→ **TEXTE À LIRE**

▬▬▬

D'accord, merci beaucoup !! Maintenant j'ai peur de faire d'autres boulettes ^^'

En attendant, j'ai voulu changer le fond d'écran du finder en appliquant une image. malheureusement, je n'arrive pas à faire en sorte que ce soit dans l'ensemble du finder (j'ai l'impression que les menus racines ne veulent pas rester avec cette image en fond d'écran xD). Pourtant je mets bien appliquer comme valeur par défaut... Une idée ?


----------



## Ogrinh (7 Septembre 2011)

Bonjour tout le monde !!!

C'est mon premier post sur ce forum, et pour cause: j'ai environ 4 jours d'ancienneté sur Mac...  ... Je me souhaite donc la Bienvenue... Merci... 

Bon alors avant tout, je tiens a vous prévenir: je suis un GROS, mais alors un très GROS BOULET !!! 

J'ai attentivement lu ce topic, et j'ai tout compris *soulagement*... j'étais plein de préjugés sur les mac-users, ravi de m'apercevoir qu'on parle la même langue.

▬▬▬

→ **DONNÉES ENREGISTRÉES**
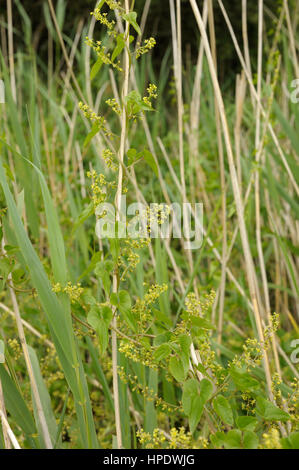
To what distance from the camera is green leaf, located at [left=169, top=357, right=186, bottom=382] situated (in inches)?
16.6

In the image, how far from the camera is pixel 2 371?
0.53 m

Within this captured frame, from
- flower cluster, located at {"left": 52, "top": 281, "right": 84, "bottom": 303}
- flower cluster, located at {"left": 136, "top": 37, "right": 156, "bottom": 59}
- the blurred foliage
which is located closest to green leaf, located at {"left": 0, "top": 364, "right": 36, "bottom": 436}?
flower cluster, located at {"left": 52, "top": 281, "right": 84, "bottom": 303}

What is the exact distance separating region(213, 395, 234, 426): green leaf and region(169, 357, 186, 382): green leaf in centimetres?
4

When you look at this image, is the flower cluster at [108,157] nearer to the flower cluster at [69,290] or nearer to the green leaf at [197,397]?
the flower cluster at [69,290]

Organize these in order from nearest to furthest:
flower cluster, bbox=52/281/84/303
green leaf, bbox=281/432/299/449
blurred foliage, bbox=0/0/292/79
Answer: green leaf, bbox=281/432/299/449, flower cluster, bbox=52/281/84/303, blurred foliage, bbox=0/0/292/79

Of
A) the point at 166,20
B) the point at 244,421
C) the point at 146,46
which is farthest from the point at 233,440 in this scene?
the point at 166,20

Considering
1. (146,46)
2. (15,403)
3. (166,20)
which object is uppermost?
(166,20)

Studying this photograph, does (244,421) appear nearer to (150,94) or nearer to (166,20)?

▬▬▬

→ **PETIT EXERCICE 1**
Redonnez à l'identique les lignes des enregistrements, de celle qui contient « When you look » jusqu'à la fin des enregistrements, les deux bouts compris.
→ **PETIT EXERCICE 2**
Poursuivez la discussion sur le Mac à partir de l'endroit où elle s'arrête.
Le texte et les enregistrements n'ont pas la même origine.

→ **RÉPONSE ÉCRITE 1**
When you look at this image, is the flower cluster at [108,157] nearer to the flower cluster at [69,290] or nearer to the green leaf at [197,397]?
the flower cluster at [69,290]

Organize these in order from nearest to furthest:
flower cluster, bbox=52/281/84/303
green leaf, bbox=281/432/299/449
blurred foliage, bbox=0/0/292/79
Answer: green leaf, bbox=281/432/299/449, flower cluster, bbox=52/281/84/303, blurred foliage, bbox=0/0/292/79

Of
A) the point at 166,20
B) the point at 244,421
C) the point at 146,46
which is farthest from the point at 233,440 in this scene?
the point at 166,20

Considering
1. (146,46)
2. (15,403)
3. (166,20)
which object is uppermost?
(166,20)

Studying this photograph, does (244,421) appear nearer to (150,94) or nearer to (166,20)?

→ **RÉPONSE ÉCRITE 2**
En fait, ce que j'ai surtout compris, ben c'est que je suis dans la M.... jusqu'au cou -_-'

J'ai eu exactement le même soucis que toi Candyce (jusque dans la couleur des pommes, c'est dingue !!!), sauf que là ou çà se complique, c'est que contrairement à toi, je n'avais pas effectué de Time Machine (en fait je viens d'en découvrir l'existence ^^), je n'en ai jamais fait... C'est con, je sais, mais c'est moi... Donc je fais comment là ?

Donc là je sais plus... J'hésite... Je revend mon Macbook à un p'tit aveugle ? Ou bien je me pend avec le chargeur ?

Si quelqu'un détient une solution, je vous en supplie, donnez-la moi, ou bien vendez-la moi... J'suis prêt à tout... vraiment à tout...

Merci


----------



## Candyce (8 Septembre 2011)

Sous quel système tourne ton mac ? Snow leopard je suppose (tu parles de macbook). Donc le mieux est de faire une clean install en ayant bien sauvegardé tes documents au préalable afin de repartir sur un système entièrement propre et de réinstaller snow leopard grâce aux dvd fournis avec ta machine. Il a de nombreux tutos sur le forum


----------



## Ogrinh (8 Septembre 2011)

Kikoo

Je fonctionne sous Lion, sur macbook pro effectivement.

Le problème, c'est que je n'ai pas de CD d'installation de l'OSX.

Comment faire donc, sans désinstaller mon Lion ?


----------



## Candyce (8 Septembre 2011)

Il y a une mini recovery (une partition à part). un ptit tour sur la FAQ t'expliquera comment y accéder et comment faire une clean install


----------



## Palash-18 (5 Février 2012)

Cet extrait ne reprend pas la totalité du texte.